Old Gray Site5 Ain't What It Used to Be

Today Site5 is down again. I don't have a third party monitoring tool set up to give you stats (should I? Should anybody need to have to collect such stats?) but over the past 2 months -- since they automatically collected another year's fees from me in July -- I have had problem after problem after problem. As a web professional this reflects poorly on me, as an evaluator of web resources, in the eyes of current and future employers. Who cares about me? Wait till YOU use one their webmail interface ala 1995. "Oy vey mamma rosa, no mas please, no mas!" Moral: Even if you find a good web hosting service today, will they still be good in six, ten, or twenty months? And are you prepared to pick up and move on a moment's notice when your service goes into cascading failure mode?

Sharing my finding

I have been in the situation of moving from host to host trying to find a good hosting company. The company (dwhs.com) where I host my sites (some of them running drupal) is a small U.S. company located in L.A., they don't promise a lot of disk space or bandwidth (like site5 and other companies), but for experience I know that you can really consume the entire bandwidth and disk space allocated to you, and also the speed of the sites is really good. At the moment I was switching hosts I considered site5, it was one of my first choices, but one of the drawbacks was that they don't have cpanel.
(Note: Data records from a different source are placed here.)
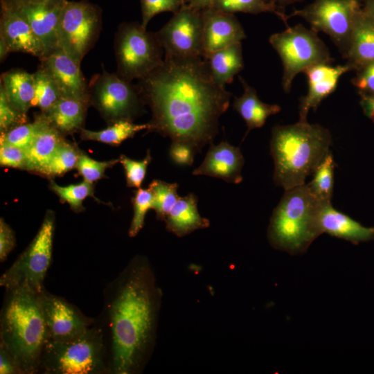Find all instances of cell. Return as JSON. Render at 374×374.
<instances>
[{
	"instance_id": "obj_4",
	"label": "cell",
	"mask_w": 374,
	"mask_h": 374,
	"mask_svg": "<svg viewBox=\"0 0 374 374\" xmlns=\"http://www.w3.org/2000/svg\"><path fill=\"white\" fill-rule=\"evenodd\" d=\"M331 142L328 129L308 121L274 126L270 152L275 184L285 190L305 184L306 177L314 173L329 153Z\"/></svg>"
},
{
	"instance_id": "obj_45",
	"label": "cell",
	"mask_w": 374,
	"mask_h": 374,
	"mask_svg": "<svg viewBox=\"0 0 374 374\" xmlns=\"http://www.w3.org/2000/svg\"><path fill=\"white\" fill-rule=\"evenodd\" d=\"M15 245V234L12 229L1 218L0 220V261L4 262Z\"/></svg>"
},
{
	"instance_id": "obj_46",
	"label": "cell",
	"mask_w": 374,
	"mask_h": 374,
	"mask_svg": "<svg viewBox=\"0 0 374 374\" xmlns=\"http://www.w3.org/2000/svg\"><path fill=\"white\" fill-rule=\"evenodd\" d=\"M0 373L21 374L15 359L1 344H0Z\"/></svg>"
},
{
	"instance_id": "obj_10",
	"label": "cell",
	"mask_w": 374,
	"mask_h": 374,
	"mask_svg": "<svg viewBox=\"0 0 374 374\" xmlns=\"http://www.w3.org/2000/svg\"><path fill=\"white\" fill-rule=\"evenodd\" d=\"M102 10L88 0L67 1L57 30L58 46L80 64L102 29Z\"/></svg>"
},
{
	"instance_id": "obj_14",
	"label": "cell",
	"mask_w": 374,
	"mask_h": 374,
	"mask_svg": "<svg viewBox=\"0 0 374 374\" xmlns=\"http://www.w3.org/2000/svg\"><path fill=\"white\" fill-rule=\"evenodd\" d=\"M48 339L65 341L85 332L95 324V319L85 316L64 298L44 289L39 293Z\"/></svg>"
},
{
	"instance_id": "obj_5",
	"label": "cell",
	"mask_w": 374,
	"mask_h": 374,
	"mask_svg": "<svg viewBox=\"0 0 374 374\" xmlns=\"http://www.w3.org/2000/svg\"><path fill=\"white\" fill-rule=\"evenodd\" d=\"M322 203L307 184L285 190L270 218V244L291 255L305 253L321 235L318 216Z\"/></svg>"
},
{
	"instance_id": "obj_9",
	"label": "cell",
	"mask_w": 374,
	"mask_h": 374,
	"mask_svg": "<svg viewBox=\"0 0 374 374\" xmlns=\"http://www.w3.org/2000/svg\"><path fill=\"white\" fill-rule=\"evenodd\" d=\"M54 220L45 217L37 235L24 251L0 277L7 290L27 287L37 293L45 288L44 281L52 260Z\"/></svg>"
},
{
	"instance_id": "obj_29",
	"label": "cell",
	"mask_w": 374,
	"mask_h": 374,
	"mask_svg": "<svg viewBox=\"0 0 374 374\" xmlns=\"http://www.w3.org/2000/svg\"><path fill=\"white\" fill-rule=\"evenodd\" d=\"M150 129L149 123L135 124L132 121L119 120L108 127L100 130L92 131L81 130V137L85 140H91L112 145H119L123 141L132 137L136 133Z\"/></svg>"
},
{
	"instance_id": "obj_39",
	"label": "cell",
	"mask_w": 374,
	"mask_h": 374,
	"mask_svg": "<svg viewBox=\"0 0 374 374\" xmlns=\"http://www.w3.org/2000/svg\"><path fill=\"white\" fill-rule=\"evenodd\" d=\"M119 160L114 159L106 161H98L81 154H79L76 168L84 180L93 183L104 176L107 168L116 164Z\"/></svg>"
},
{
	"instance_id": "obj_38",
	"label": "cell",
	"mask_w": 374,
	"mask_h": 374,
	"mask_svg": "<svg viewBox=\"0 0 374 374\" xmlns=\"http://www.w3.org/2000/svg\"><path fill=\"white\" fill-rule=\"evenodd\" d=\"M185 0H141V25L147 28L151 19L163 12H178L185 4Z\"/></svg>"
},
{
	"instance_id": "obj_12",
	"label": "cell",
	"mask_w": 374,
	"mask_h": 374,
	"mask_svg": "<svg viewBox=\"0 0 374 374\" xmlns=\"http://www.w3.org/2000/svg\"><path fill=\"white\" fill-rule=\"evenodd\" d=\"M89 101L113 123L135 116L143 103L136 85L105 69L89 82Z\"/></svg>"
},
{
	"instance_id": "obj_37",
	"label": "cell",
	"mask_w": 374,
	"mask_h": 374,
	"mask_svg": "<svg viewBox=\"0 0 374 374\" xmlns=\"http://www.w3.org/2000/svg\"><path fill=\"white\" fill-rule=\"evenodd\" d=\"M51 187L61 199L75 210L81 209L83 200L93 195L92 184L85 180L80 184L66 186L57 185L52 181Z\"/></svg>"
},
{
	"instance_id": "obj_24",
	"label": "cell",
	"mask_w": 374,
	"mask_h": 374,
	"mask_svg": "<svg viewBox=\"0 0 374 374\" xmlns=\"http://www.w3.org/2000/svg\"><path fill=\"white\" fill-rule=\"evenodd\" d=\"M239 79L244 92L240 97L235 98L233 107L245 121L247 127V134H248L253 129L262 127L267 118L278 114L281 107L278 105L267 104L261 101L256 89L242 78L239 77Z\"/></svg>"
},
{
	"instance_id": "obj_34",
	"label": "cell",
	"mask_w": 374,
	"mask_h": 374,
	"mask_svg": "<svg viewBox=\"0 0 374 374\" xmlns=\"http://www.w3.org/2000/svg\"><path fill=\"white\" fill-rule=\"evenodd\" d=\"M35 83V99L33 105L39 107L42 112L47 110L61 96L47 73L39 66L33 73Z\"/></svg>"
},
{
	"instance_id": "obj_40",
	"label": "cell",
	"mask_w": 374,
	"mask_h": 374,
	"mask_svg": "<svg viewBox=\"0 0 374 374\" xmlns=\"http://www.w3.org/2000/svg\"><path fill=\"white\" fill-rule=\"evenodd\" d=\"M151 159L149 150L145 157L141 161L133 160L125 155L121 156L119 161L125 171L127 185L129 187L140 188Z\"/></svg>"
},
{
	"instance_id": "obj_41",
	"label": "cell",
	"mask_w": 374,
	"mask_h": 374,
	"mask_svg": "<svg viewBox=\"0 0 374 374\" xmlns=\"http://www.w3.org/2000/svg\"><path fill=\"white\" fill-rule=\"evenodd\" d=\"M26 114L14 108L8 102L5 91L0 86V129L5 132L10 129L24 124Z\"/></svg>"
},
{
	"instance_id": "obj_11",
	"label": "cell",
	"mask_w": 374,
	"mask_h": 374,
	"mask_svg": "<svg viewBox=\"0 0 374 374\" xmlns=\"http://www.w3.org/2000/svg\"><path fill=\"white\" fill-rule=\"evenodd\" d=\"M361 8V0H314L302 9L295 10L288 18L302 17L312 30L328 35L344 56L354 18Z\"/></svg>"
},
{
	"instance_id": "obj_28",
	"label": "cell",
	"mask_w": 374,
	"mask_h": 374,
	"mask_svg": "<svg viewBox=\"0 0 374 374\" xmlns=\"http://www.w3.org/2000/svg\"><path fill=\"white\" fill-rule=\"evenodd\" d=\"M46 118V117H45ZM60 132L46 118L35 138L26 148V169L38 171L62 142Z\"/></svg>"
},
{
	"instance_id": "obj_47",
	"label": "cell",
	"mask_w": 374,
	"mask_h": 374,
	"mask_svg": "<svg viewBox=\"0 0 374 374\" xmlns=\"http://www.w3.org/2000/svg\"><path fill=\"white\" fill-rule=\"evenodd\" d=\"M360 105L364 114L374 122V94L359 93Z\"/></svg>"
},
{
	"instance_id": "obj_21",
	"label": "cell",
	"mask_w": 374,
	"mask_h": 374,
	"mask_svg": "<svg viewBox=\"0 0 374 374\" xmlns=\"http://www.w3.org/2000/svg\"><path fill=\"white\" fill-rule=\"evenodd\" d=\"M321 234L328 235L358 244L374 240V226L366 227L337 211L331 202H323L318 216Z\"/></svg>"
},
{
	"instance_id": "obj_17",
	"label": "cell",
	"mask_w": 374,
	"mask_h": 374,
	"mask_svg": "<svg viewBox=\"0 0 374 374\" xmlns=\"http://www.w3.org/2000/svg\"><path fill=\"white\" fill-rule=\"evenodd\" d=\"M39 60V66L51 78L62 98L75 99L89 104V83L82 74L80 64L60 48Z\"/></svg>"
},
{
	"instance_id": "obj_6",
	"label": "cell",
	"mask_w": 374,
	"mask_h": 374,
	"mask_svg": "<svg viewBox=\"0 0 374 374\" xmlns=\"http://www.w3.org/2000/svg\"><path fill=\"white\" fill-rule=\"evenodd\" d=\"M44 374H109L102 332L95 324L81 335L65 341L48 339L42 357Z\"/></svg>"
},
{
	"instance_id": "obj_8",
	"label": "cell",
	"mask_w": 374,
	"mask_h": 374,
	"mask_svg": "<svg viewBox=\"0 0 374 374\" xmlns=\"http://www.w3.org/2000/svg\"><path fill=\"white\" fill-rule=\"evenodd\" d=\"M269 42L282 62V87L285 93L290 91L292 81L298 73L314 64H330L332 61L317 32L300 24L271 35Z\"/></svg>"
},
{
	"instance_id": "obj_25",
	"label": "cell",
	"mask_w": 374,
	"mask_h": 374,
	"mask_svg": "<svg viewBox=\"0 0 374 374\" xmlns=\"http://www.w3.org/2000/svg\"><path fill=\"white\" fill-rule=\"evenodd\" d=\"M10 104L26 114L33 106L35 83L33 73L21 69H12L1 75V84Z\"/></svg>"
},
{
	"instance_id": "obj_36",
	"label": "cell",
	"mask_w": 374,
	"mask_h": 374,
	"mask_svg": "<svg viewBox=\"0 0 374 374\" xmlns=\"http://www.w3.org/2000/svg\"><path fill=\"white\" fill-rule=\"evenodd\" d=\"M134 215L129 229L130 237L136 236L143 228L146 213L153 208L154 195L150 188H139L132 199Z\"/></svg>"
},
{
	"instance_id": "obj_1",
	"label": "cell",
	"mask_w": 374,
	"mask_h": 374,
	"mask_svg": "<svg viewBox=\"0 0 374 374\" xmlns=\"http://www.w3.org/2000/svg\"><path fill=\"white\" fill-rule=\"evenodd\" d=\"M136 86L152 111L149 131L187 144L196 154L213 143L232 96L214 81L202 56L164 55L163 63Z\"/></svg>"
},
{
	"instance_id": "obj_15",
	"label": "cell",
	"mask_w": 374,
	"mask_h": 374,
	"mask_svg": "<svg viewBox=\"0 0 374 374\" xmlns=\"http://www.w3.org/2000/svg\"><path fill=\"white\" fill-rule=\"evenodd\" d=\"M0 3L1 62L15 52L28 53L39 60L44 57V48L24 17L7 1L1 0Z\"/></svg>"
},
{
	"instance_id": "obj_2",
	"label": "cell",
	"mask_w": 374,
	"mask_h": 374,
	"mask_svg": "<svg viewBox=\"0 0 374 374\" xmlns=\"http://www.w3.org/2000/svg\"><path fill=\"white\" fill-rule=\"evenodd\" d=\"M161 301L148 260L134 257L103 291L95 319L105 341L109 374H137L152 355Z\"/></svg>"
},
{
	"instance_id": "obj_18",
	"label": "cell",
	"mask_w": 374,
	"mask_h": 374,
	"mask_svg": "<svg viewBox=\"0 0 374 374\" xmlns=\"http://www.w3.org/2000/svg\"><path fill=\"white\" fill-rule=\"evenodd\" d=\"M202 18L203 57L241 42L247 37L241 24L233 14L210 7L202 10Z\"/></svg>"
},
{
	"instance_id": "obj_30",
	"label": "cell",
	"mask_w": 374,
	"mask_h": 374,
	"mask_svg": "<svg viewBox=\"0 0 374 374\" xmlns=\"http://www.w3.org/2000/svg\"><path fill=\"white\" fill-rule=\"evenodd\" d=\"M211 8L231 14L239 12L253 15L271 12L277 15L287 27L289 26L288 15L285 11L265 0H213Z\"/></svg>"
},
{
	"instance_id": "obj_44",
	"label": "cell",
	"mask_w": 374,
	"mask_h": 374,
	"mask_svg": "<svg viewBox=\"0 0 374 374\" xmlns=\"http://www.w3.org/2000/svg\"><path fill=\"white\" fill-rule=\"evenodd\" d=\"M195 154L194 150L187 144L177 141L171 142L169 156L171 160L177 165L192 166Z\"/></svg>"
},
{
	"instance_id": "obj_3",
	"label": "cell",
	"mask_w": 374,
	"mask_h": 374,
	"mask_svg": "<svg viewBox=\"0 0 374 374\" xmlns=\"http://www.w3.org/2000/svg\"><path fill=\"white\" fill-rule=\"evenodd\" d=\"M48 340L39 293L27 287L6 290L0 313V344L13 357L21 374L39 373Z\"/></svg>"
},
{
	"instance_id": "obj_50",
	"label": "cell",
	"mask_w": 374,
	"mask_h": 374,
	"mask_svg": "<svg viewBox=\"0 0 374 374\" xmlns=\"http://www.w3.org/2000/svg\"><path fill=\"white\" fill-rule=\"evenodd\" d=\"M267 2L274 4L284 10V8L290 4L301 2L303 0H265Z\"/></svg>"
},
{
	"instance_id": "obj_35",
	"label": "cell",
	"mask_w": 374,
	"mask_h": 374,
	"mask_svg": "<svg viewBox=\"0 0 374 374\" xmlns=\"http://www.w3.org/2000/svg\"><path fill=\"white\" fill-rule=\"evenodd\" d=\"M45 121L46 118L42 114L33 123H24L2 132L1 143L26 149L33 142Z\"/></svg>"
},
{
	"instance_id": "obj_33",
	"label": "cell",
	"mask_w": 374,
	"mask_h": 374,
	"mask_svg": "<svg viewBox=\"0 0 374 374\" xmlns=\"http://www.w3.org/2000/svg\"><path fill=\"white\" fill-rule=\"evenodd\" d=\"M78 157L73 146L62 141L38 172L48 175H62L76 167Z\"/></svg>"
},
{
	"instance_id": "obj_51",
	"label": "cell",
	"mask_w": 374,
	"mask_h": 374,
	"mask_svg": "<svg viewBox=\"0 0 374 374\" xmlns=\"http://www.w3.org/2000/svg\"><path fill=\"white\" fill-rule=\"evenodd\" d=\"M6 1H8L10 3L17 4V3H21L30 1L33 0H6Z\"/></svg>"
},
{
	"instance_id": "obj_49",
	"label": "cell",
	"mask_w": 374,
	"mask_h": 374,
	"mask_svg": "<svg viewBox=\"0 0 374 374\" xmlns=\"http://www.w3.org/2000/svg\"><path fill=\"white\" fill-rule=\"evenodd\" d=\"M362 8L374 22V0H361Z\"/></svg>"
},
{
	"instance_id": "obj_23",
	"label": "cell",
	"mask_w": 374,
	"mask_h": 374,
	"mask_svg": "<svg viewBox=\"0 0 374 374\" xmlns=\"http://www.w3.org/2000/svg\"><path fill=\"white\" fill-rule=\"evenodd\" d=\"M197 197L194 193L179 197L165 217L166 229L178 237L209 226V220L200 215L197 209Z\"/></svg>"
},
{
	"instance_id": "obj_32",
	"label": "cell",
	"mask_w": 374,
	"mask_h": 374,
	"mask_svg": "<svg viewBox=\"0 0 374 374\" xmlns=\"http://www.w3.org/2000/svg\"><path fill=\"white\" fill-rule=\"evenodd\" d=\"M149 188L154 195L152 209L155 211L158 219L164 220L179 197L177 195L178 184L154 179L150 183Z\"/></svg>"
},
{
	"instance_id": "obj_22",
	"label": "cell",
	"mask_w": 374,
	"mask_h": 374,
	"mask_svg": "<svg viewBox=\"0 0 374 374\" xmlns=\"http://www.w3.org/2000/svg\"><path fill=\"white\" fill-rule=\"evenodd\" d=\"M344 58L353 70L374 62V22L361 8L355 15Z\"/></svg>"
},
{
	"instance_id": "obj_43",
	"label": "cell",
	"mask_w": 374,
	"mask_h": 374,
	"mask_svg": "<svg viewBox=\"0 0 374 374\" xmlns=\"http://www.w3.org/2000/svg\"><path fill=\"white\" fill-rule=\"evenodd\" d=\"M357 75L351 82L359 93L374 94V62L357 70Z\"/></svg>"
},
{
	"instance_id": "obj_20",
	"label": "cell",
	"mask_w": 374,
	"mask_h": 374,
	"mask_svg": "<svg viewBox=\"0 0 374 374\" xmlns=\"http://www.w3.org/2000/svg\"><path fill=\"white\" fill-rule=\"evenodd\" d=\"M244 163V157L238 147L226 141L217 145L212 143L204 161L192 174L215 177L237 184L242 181L241 172Z\"/></svg>"
},
{
	"instance_id": "obj_26",
	"label": "cell",
	"mask_w": 374,
	"mask_h": 374,
	"mask_svg": "<svg viewBox=\"0 0 374 374\" xmlns=\"http://www.w3.org/2000/svg\"><path fill=\"white\" fill-rule=\"evenodd\" d=\"M206 59L211 76L218 84L225 87L244 68L241 42L210 53Z\"/></svg>"
},
{
	"instance_id": "obj_7",
	"label": "cell",
	"mask_w": 374,
	"mask_h": 374,
	"mask_svg": "<svg viewBox=\"0 0 374 374\" xmlns=\"http://www.w3.org/2000/svg\"><path fill=\"white\" fill-rule=\"evenodd\" d=\"M116 73L132 82L148 75L163 62V50L155 33L137 21L121 24L115 33Z\"/></svg>"
},
{
	"instance_id": "obj_31",
	"label": "cell",
	"mask_w": 374,
	"mask_h": 374,
	"mask_svg": "<svg viewBox=\"0 0 374 374\" xmlns=\"http://www.w3.org/2000/svg\"><path fill=\"white\" fill-rule=\"evenodd\" d=\"M335 161L328 153L314 172V177L308 186L317 199L323 202H331L333 193Z\"/></svg>"
},
{
	"instance_id": "obj_48",
	"label": "cell",
	"mask_w": 374,
	"mask_h": 374,
	"mask_svg": "<svg viewBox=\"0 0 374 374\" xmlns=\"http://www.w3.org/2000/svg\"><path fill=\"white\" fill-rule=\"evenodd\" d=\"M186 3L190 7L202 10L211 7L213 0H185Z\"/></svg>"
},
{
	"instance_id": "obj_19",
	"label": "cell",
	"mask_w": 374,
	"mask_h": 374,
	"mask_svg": "<svg viewBox=\"0 0 374 374\" xmlns=\"http://www.w3.org/2000/svg\"><path fill=\"white\" fill-rule=\"evenodd\" d=\"M351 70L353 67L347 63L337 66L321 63L306 69L303 73L308 78V90L300 99L299 121H307L309 111H315L321 102L336 89L340 77Z\"/></svg>"
},
{
	"instance_id": "obj_16",
	"label": "cell",
	"mask_w": 374,
	"mask_h": 374,
	"mask_svg": "<svg viewBox=\"0 0 374 374\" xmlns=\"http://www.w3.org/2000/svg\"><path fill=\"white\" fill-rule=\"evenodd\" d=\"M67 1L33 0L17 4L7 1L27 21L46 56L59 48L57 30Z\"/></svg>"
},
{
	"instance_id": "obj_42",
	"label": "cell",
	"mask_w": 374,
	"mask_h": 374,
	"mask_svg": "<svg viewBox=\"0 0 374 374\" xmlns=\"http://www.w3.org/2000/svg\"><path fill=\"white\" fill-rule=\"evenodd\" d=\"M0 163L3 166L26 169V150L15 145L1 143Z\"/></svg>"
},
{
	"instance_id": "obj_27",
	"label": "cell",
	"mask_w": 374,
	"mask_h": 374,
	"mask_svg": "<svg viewBox=\"0 0 374 374\" xmlns=\"http://www.w3.org/2000/svg\"><path fill=\"white\" fill-rule=\"evenodd\" d=\"M87 106L78 100L61 98L42 114L60 133H71L80 128Z\"/></svg>"
},
{
	"instance_id": "obj_13",
	"label": "cell",
	"mask_w": 374,
	"mask_h": 374,
	"mask_svg": "<svg viewBox=\"0 0 374 374\" xmlns=\"http://www.w3.org/2000/svg\"><path fill=\"white\" fill-rule=\"evenodd\" d=\"M155 35L165 56L203 57L202 10L186 3Z\"/></svg>"
}]
</instances>
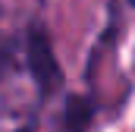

thanks for the recommendation

I've been hunting around for a new webhost in the past few weeks. It is *impossible* to find an honest opinion out there about good service. Instead, you have to crawl through message boards looking for complaints and weigh those against the paid marketing claims of the host. I appreciate you taking the time post your good find. I'll probably sign up with these guys as a result. Thanks.

I am using Site5.com, too

yeah, Site5's service is good. Prior to Site5.com, I used the hosting service provided by ace-host.net which is really terrible. They suspended my account without any warning. When I wrote to them,they told me that I used too much resource but didn't give me any details.

ace-host.net suck....

As it turns out, that bargain barn hosting horror story was from when smartcampaigns.com was hosted at ace-host.net. That must be their business model: promise features,bandwidth, and a good server enviroment for a low cost and then kick you off god forbid you actually end up using them!